Set task: Extract every line of the listing that contains the string "camera", matching case exactly.

Records supplied:
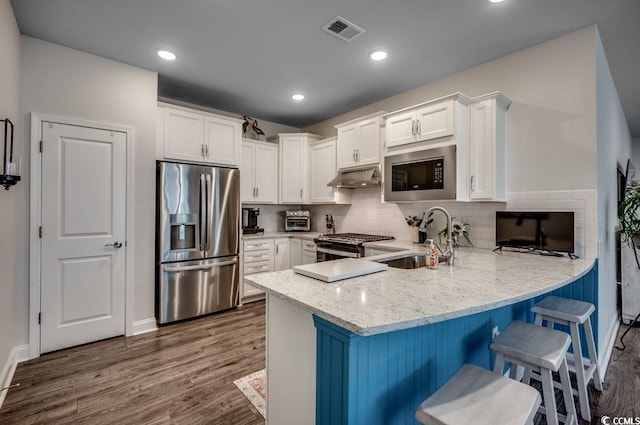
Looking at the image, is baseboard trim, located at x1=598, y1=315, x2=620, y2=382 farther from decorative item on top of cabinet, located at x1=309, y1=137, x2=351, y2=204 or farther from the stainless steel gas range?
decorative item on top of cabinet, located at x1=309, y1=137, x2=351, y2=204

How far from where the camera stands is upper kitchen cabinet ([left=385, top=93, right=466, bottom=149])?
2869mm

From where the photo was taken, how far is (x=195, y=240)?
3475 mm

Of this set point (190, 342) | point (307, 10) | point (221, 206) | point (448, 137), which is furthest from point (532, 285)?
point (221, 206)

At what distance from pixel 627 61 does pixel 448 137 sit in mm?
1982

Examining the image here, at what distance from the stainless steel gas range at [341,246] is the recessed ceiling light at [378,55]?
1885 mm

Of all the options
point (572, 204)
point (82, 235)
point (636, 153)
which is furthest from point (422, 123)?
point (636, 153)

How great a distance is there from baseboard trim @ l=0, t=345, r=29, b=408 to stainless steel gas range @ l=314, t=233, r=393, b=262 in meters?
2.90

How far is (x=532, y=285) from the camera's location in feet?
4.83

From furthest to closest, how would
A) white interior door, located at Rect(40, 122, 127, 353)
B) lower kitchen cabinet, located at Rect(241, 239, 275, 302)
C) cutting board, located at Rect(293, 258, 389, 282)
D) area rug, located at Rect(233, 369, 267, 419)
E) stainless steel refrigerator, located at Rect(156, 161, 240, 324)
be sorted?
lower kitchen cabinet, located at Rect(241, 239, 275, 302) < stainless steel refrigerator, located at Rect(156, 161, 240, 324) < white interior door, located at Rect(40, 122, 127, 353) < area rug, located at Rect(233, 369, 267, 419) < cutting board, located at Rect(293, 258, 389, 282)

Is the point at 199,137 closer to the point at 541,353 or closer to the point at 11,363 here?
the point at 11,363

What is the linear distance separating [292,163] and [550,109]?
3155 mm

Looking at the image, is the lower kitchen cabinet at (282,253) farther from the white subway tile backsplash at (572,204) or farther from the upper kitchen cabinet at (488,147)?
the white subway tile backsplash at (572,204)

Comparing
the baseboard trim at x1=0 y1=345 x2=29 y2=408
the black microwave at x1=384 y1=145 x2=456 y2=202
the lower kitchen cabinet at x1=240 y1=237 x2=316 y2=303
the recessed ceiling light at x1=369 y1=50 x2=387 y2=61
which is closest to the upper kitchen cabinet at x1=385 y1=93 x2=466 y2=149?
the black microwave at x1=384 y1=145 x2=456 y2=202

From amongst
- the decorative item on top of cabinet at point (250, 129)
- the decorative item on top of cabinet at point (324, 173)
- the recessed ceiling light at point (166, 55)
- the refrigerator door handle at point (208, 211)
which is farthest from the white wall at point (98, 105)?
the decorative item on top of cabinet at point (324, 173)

...

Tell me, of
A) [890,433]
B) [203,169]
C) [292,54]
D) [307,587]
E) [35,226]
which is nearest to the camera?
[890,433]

--

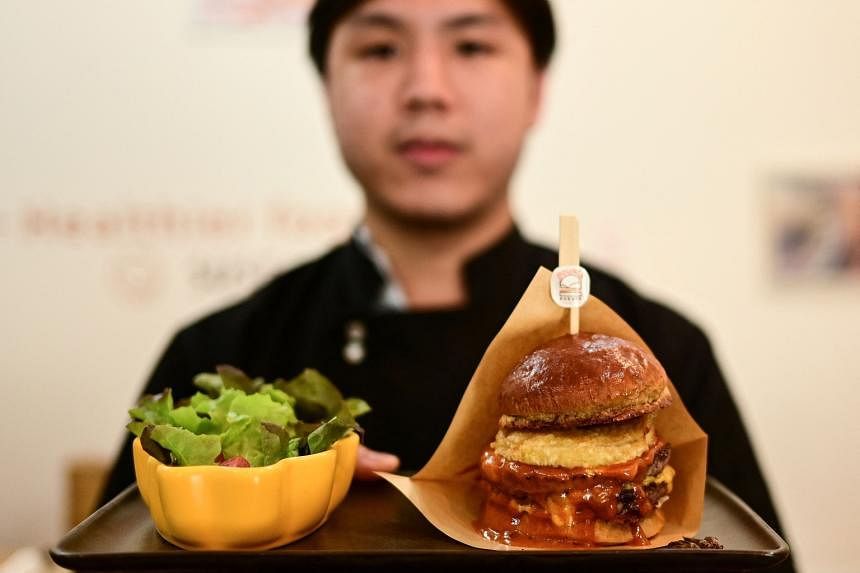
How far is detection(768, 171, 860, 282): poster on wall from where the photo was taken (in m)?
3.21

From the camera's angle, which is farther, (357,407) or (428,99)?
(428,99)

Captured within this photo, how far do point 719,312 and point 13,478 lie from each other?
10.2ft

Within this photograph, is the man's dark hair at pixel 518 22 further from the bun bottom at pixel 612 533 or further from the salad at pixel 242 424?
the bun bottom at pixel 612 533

Response:
How far from where the camera stands is upper kitchen cabinet ([left=385, top=93, right=466, bottom=149])?
How far is (x=532, y=285) from the camera's location in feet?
which is nearest to the camera?
From the camera's angle, which is farther, (357,407) or (428,99)?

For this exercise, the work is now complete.